Writer: Timberlake Wertenbaker
Director: Elizabeth Newman
Reviewer: Harriet Mallion
Winter Hill is a familiar landmark in the North West, its shining beacon is a glowing reminder of lofty heights, wet, wild nature and windswept moors. From a romanticised view of this iconic landmark is born a new production from writer Timberlake Wertenbaker which imagines a no-so-distant future where the pristine silhouette of Winter Hill has begun sprouting a dangerous pox, the tell-tale signs of rural development.
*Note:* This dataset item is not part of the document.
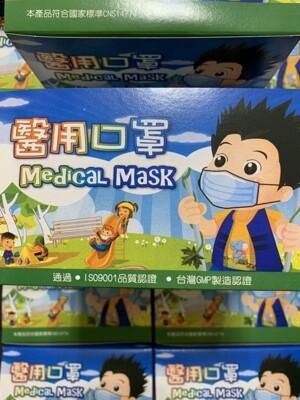 永猷兒童口罩 醫療級口罩 (5歲-12歲) 兒童口罩 兒童醫療級 平面口罩(怪手兔子)隨機出貨 (6.4折)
The play begins in the lobby of a vast hotel construction located on Winter Hill. A curious book group have chosen to explore the site, although not entirely with permission. As Winter Hill develops the audience see glimpses of militant ideologies and they slowly begin to realise that this group of enthusiastic readers are not as utterly innocent as they first appear. They talk exhaustively of social destruction and the role of the heroine’s intervention, slowly twisting their theories into far more explosive practices.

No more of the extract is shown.